Good Data Visualization Practice: Slopegraphs
Data visualization has emerged as an important new tool for communicators, and I am thus continuing my series of reviews of good practices in this area.
The series stems from our work with the National Assessment of Educational Progress (NAEP), the U.S. Dept. of Education program that provides the most comprehensive picture of students’ academic progress and performance (Forum One works on NAEP as a subcontractor to Educational Testing Services (ETS). We use many data visualizations, but need to keep an eye on what others are available, and so might you. In this entry, I turn to slopegraphs.
What Are Slopegraphs?
Slopegraphs are a great means for comparing data point, often between two points in time, but also on other dimensions. As Andy Kirk says, “The typical application for using a slopegraph is for a before and after story.” They plot two data points, or sets of pairs of data points, on parallel, vertical scales, connecting each pair by a line. The slope of the line shows the degree of difference between each side of the pair.
Slopegraphs are creations of Edward Tufte, who first introduced one in his 1983 book The Visual Display of Quantitative Information. It seems they were little used for some time, but have recently re-emerged.
Below is a good example of a basic slopegraph from a recent Pew Research Center report on views of homosexuality across different Christian denominations:
You can see the left side shows percentages holding a view in 2007, in appropriate relative places on the axis (even though there is no actual axis line), and the right side shows the percentage for each of the denominations in 2014. The upward slopes show the across-the-board great acceptance of homosexuality between the two years extremely clearly.
So are they just line charts, and why wouldn’t I just use a line chart? In a sense, they are line charts, assuming one is comparing times, but they are worth thinking about as their own chart type. Most importantly, the chart above is focused on the overall change between the periods, not changes in each year or intervening period. If you want to talk about a macro change, slopegraphs cut out the middle and focus on the main story of the change. Slopegraphs also do not purport to show a trend, ducking the issue of a trend needing at least three points. They are just showing the two points and a change between them; the line is serving as the means to express the change. Again, if the change is the story, slopegraphs are a great tool for focusing on that aspect.
How and When to Use Slopegraphs – Some Resources
There are couple good existing resources on slopegraphs and some further examples that may be useful.
- Edward Tufte’s “Slopegraphs”, by Charlie Park, gives an excellent overview of slopegraphs, including more about when and how to use them, some history of them, and a number of examples. In particular, it shows some examples that use variants of the basic chart above: comparison of two variables, changes in rank as opposed to on a scale, and slopegraphs wil multiple years. There is good discussion of how these do or don’t work.
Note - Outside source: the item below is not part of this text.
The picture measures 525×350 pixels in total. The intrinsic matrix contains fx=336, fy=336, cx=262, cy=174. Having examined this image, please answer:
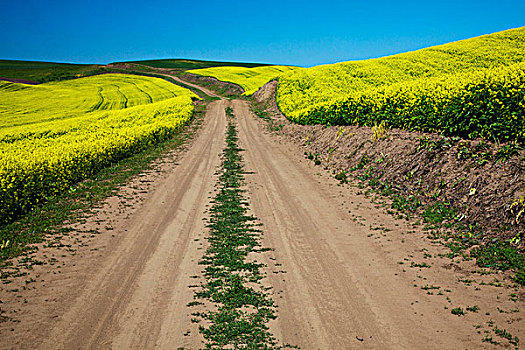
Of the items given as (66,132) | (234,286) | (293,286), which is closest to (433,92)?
(293,286)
- Park then did a follow-up, A Slopegraph Update, with more examples, variants, and discussion.
- More on slopegraphs on the Storytelling with Data is another useful overview, briefer than Park’s and with some further examples. Also includes an Excel template for making slopegraphs.
- Slopegraphs for comparing gradients: Slopegraph theory and practice is a piece by Tufte himself that includes examples Park used.
- In praise of slopegraphs by Andy Kirk on Visualizing Data gives another example that has useful discussion.
- There is a nice slopegraph in this NPR piece: How Far Your Paycheck Goes, In 356 U.S. Cities. This is a good example of a use for cases other than comparing years.
- Coal, Gas, Nuclear, Hydro? How Your State Generates Power is another NPR piece that mixes slopegraphs to show changes in energy sources over time and small multiples to show this for each state.
When have I seen slopegraphs not work?
In our work with NAEP, we have tried to apply slopegraphs and had to turn away from them (we did use them once). There were three issues that came up:
- Slopegraphs are most useful if there are notable changes / differences to highlight. If there are not, they can look like ladder and not be as engaging.
- If you have a number of data pairs and are comparing, say, changes in scores, you may find a number of pairs bunch up, as we did. In such cases, slopegraphs are just not going to work out well.
- We provide interactive graphics, including ones where users can change years for comparison. We briefly toyed with using slopegraphs in such a context, but when you start changing years, but the horizontal distance between the axes doesn’t move, the slopes start showing different changes that are just due to the change of time, and this isn’t immediately apparent to the reader. Even though the graph shows only the change for the two selections, you need to make sure the visual comparison in cases of interactivity will be consistent.
The articles above, especially Park’s, detail further dos and don’ts.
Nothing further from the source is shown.